* **Directions for this task**
Please say on what date the excerpt on the general strike urges workers to align their union contracts to expire.

* **Excerpt provided**
* start *

There was no popular front at play here, nor a united front with interclass and non-worker organizations from above, but rather a united front from below in which workers in their own organizations agitated and committed to serious strike action outside of the limited governmental structures that existed at the time which would have them compromise. Coalitions were made on the explicit grounds of worker organizations and for strike action. The Democratic governor at the time, Floyd Olson, mobilized the National Guard, declared martial law, and banned picketing despite the supposed pro-worker orientation of the Farmer-Labor Party and the broader FDR administration. Federal intervention had forced the employer to accept most of the union’s demands, but this was only to prevent broader social revolt. With the bought time, FDR’s administration was allowed to stabilize and further penetrate workers organizations in order to subordinate them to produce for the imperialist war and allow capitalism to survive.

It is this very same Democratic Party that prepares to cloak itself in a worker veneer as it begins the construction of the future anti-fascist popular front à la Roosevelt. Its real purpose lay in the preservation of capital and of disciplining workers for war. It is the same Democratic “heroes” in office that call for ICE to leave or for immigration reform, but allow their party members to authorize expanded funding and for Walz to mobilize the national guard to protect private property and the capitalist order. It is the same Democratic Party whose “deporter-in-chief” removed nearly 3 million people to be exploited abroad so that the economy could recover from the 2008 crash, beating Trump’s record. The Democratic Party, its non-profit and activist appendages, and the regime union apparatus work to anticipate the organic emergence of working class defensive struggles and seek to corral these energies into their interclass organs to save capitalism and prepare for imperialist war.

Workers need to recognize the mirage for what it is, abandon the false oasis, and resume the path of class struggle and building the class union. To seriously achieve a general strike, it will take a great deal of effort and coordination that has to contend with enemies on all sides that seek to misdirect the struggle, as well as an objective worsening of the conditions of the class. Practically, workers must agitate within their unions for class unionist principles such as removing the no-strike clause, radical economic demands, aligning contracts to expire on May 1st, 2028, and be willing to struggle against business union leadership that would rather compromise. The NLRB straightjacket can, must, and will be broken so as to unleash workers from their slumber and truly fight back. Unorganized and organized workers alike must come together and unite to strike from below, utilizing what they can in existing unions and forming new organs of struggle to put forth their own class demands. It is only by fighting for the class union and ultimately for communist revolution that ICE will be dismantled and for there to be an end to the bourgeois reign of terror.


For the united trade union front from below and a real general strike!
Against the coming popular front!
Against united fronts from above!
For independence from bourgeois parties and activist coalitions!





January 30 Flyer
Towards a REAL general strike!

We must fight for an actual general strike! An indefinite strike that halts production, paralyzes profit, and demonstrates the power that a united workers’ movement has. This action is the workers’ strongest weapon for defending against attacks on living standards and resisting violent mass deportation. The general strike will bring in busboys and bus drivers, domestic workers and natives, the organized and unorganized.

* end *

* **Data excerpt**
* start *

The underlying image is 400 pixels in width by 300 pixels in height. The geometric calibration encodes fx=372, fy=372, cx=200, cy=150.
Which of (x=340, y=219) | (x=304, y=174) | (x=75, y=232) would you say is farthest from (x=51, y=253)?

* end *

* **Solution**
May 1st, 2028.